Maybe even more important than the sound theoretical underpinnings, SHAP has a good Python interface with great plots built in. It plugs in to standard scikit-learn type predictors (or really anything you want) with little hassle. It is especially good for tree ensemble models (random forest, gradient boosting). For these models, there are effective ways of calculating Shapley values without running into combinatorial explosion, and therefore even very big datasets can be visualized in terms of each data point’s Shapley value if a tree ensemble has been used.
(1b) Shapley for deep learning: Integrated gradients
For deep learning models, there is an interface for Keras that allows for calculating Shapley score-like quantities using “integrated gradients” (see paper “Axiomatic Attribution for Deep Networks“), which is basically a way to calculate gradients in a way that does not violate one of the conditions (“sensitivity”) of feature attribution.

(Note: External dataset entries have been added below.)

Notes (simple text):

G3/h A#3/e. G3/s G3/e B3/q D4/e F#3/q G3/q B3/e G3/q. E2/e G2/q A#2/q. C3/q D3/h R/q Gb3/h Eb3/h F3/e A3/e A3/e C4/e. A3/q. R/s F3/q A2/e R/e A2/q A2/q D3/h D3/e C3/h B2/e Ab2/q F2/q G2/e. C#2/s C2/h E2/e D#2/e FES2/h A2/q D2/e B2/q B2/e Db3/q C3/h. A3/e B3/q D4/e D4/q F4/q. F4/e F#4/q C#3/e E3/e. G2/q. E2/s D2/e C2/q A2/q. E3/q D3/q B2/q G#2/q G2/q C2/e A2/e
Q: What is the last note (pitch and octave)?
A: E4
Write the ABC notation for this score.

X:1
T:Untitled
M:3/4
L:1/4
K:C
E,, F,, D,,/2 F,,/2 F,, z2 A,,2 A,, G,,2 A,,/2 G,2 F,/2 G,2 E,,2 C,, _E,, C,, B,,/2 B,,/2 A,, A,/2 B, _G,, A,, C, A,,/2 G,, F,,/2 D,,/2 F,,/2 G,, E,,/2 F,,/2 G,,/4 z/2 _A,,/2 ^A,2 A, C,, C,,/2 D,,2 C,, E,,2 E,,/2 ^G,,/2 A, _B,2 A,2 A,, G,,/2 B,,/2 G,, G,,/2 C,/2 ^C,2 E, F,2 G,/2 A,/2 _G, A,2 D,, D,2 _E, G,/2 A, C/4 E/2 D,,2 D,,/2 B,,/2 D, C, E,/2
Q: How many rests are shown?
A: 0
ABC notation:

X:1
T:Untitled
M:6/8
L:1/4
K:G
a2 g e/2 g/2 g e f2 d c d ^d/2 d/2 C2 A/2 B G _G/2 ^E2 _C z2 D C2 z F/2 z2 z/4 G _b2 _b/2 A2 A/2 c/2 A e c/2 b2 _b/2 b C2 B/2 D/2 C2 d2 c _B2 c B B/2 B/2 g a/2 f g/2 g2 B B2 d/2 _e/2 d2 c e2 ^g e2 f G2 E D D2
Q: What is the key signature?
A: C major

This is done by aggregating gradients over a straight-line path between the point to explain and a reference points.
(2) Counterfactual explanations
A paper from last year, “Counterfactual Explanations Without Opening the Black Box: Automated Decisions and the GDPR“, comes at the problem from a slightly different angle which reflects that it was written by a data ethicist, a computer scientist, and a lawyer. It discusses under what conditions an explanation of a prediction is required by GDPR and when it is actually meaningful to the affected person. They arrive at the conclusion that the most useful way to explain a prediction is a counterfactual that changes the input variables as little as possible while ending up with a different prediction. For example, if you are denied a loan by an automated algorithm, it might be sufficient to learn that you would have gotten the loan if your income had been 5% higher. This leads to a method where one looks for “the closest possible world” where the decision would have been different. I.e. one tries to find a point as close as possible to the data point under explanation where the algorithm would have chosen a different class.
The group that published LIME has extended their work after noticing that the LIME explanations can have unclear coverage, ie it is not clear whether a given explanation applies in a region where an unseen instance is located. They have written a new paper, “Anchors: High-Precision Model-Agnostic Explanations“, which deals with “anchors”, high-precision explanation rules that “anchor” a prediction locally so that changes to the rest of the feature’s values don’t matter. On instances where the anchor holds, the prediction is (almost) always the same. (The degree to which it has to hold can be controlled with a parameter.). This tends to yield compact rules that are also easily understood by users. There is a Python interface for anchors.
I’d be happy to hear about other interesting explanation methods that I’ve missed!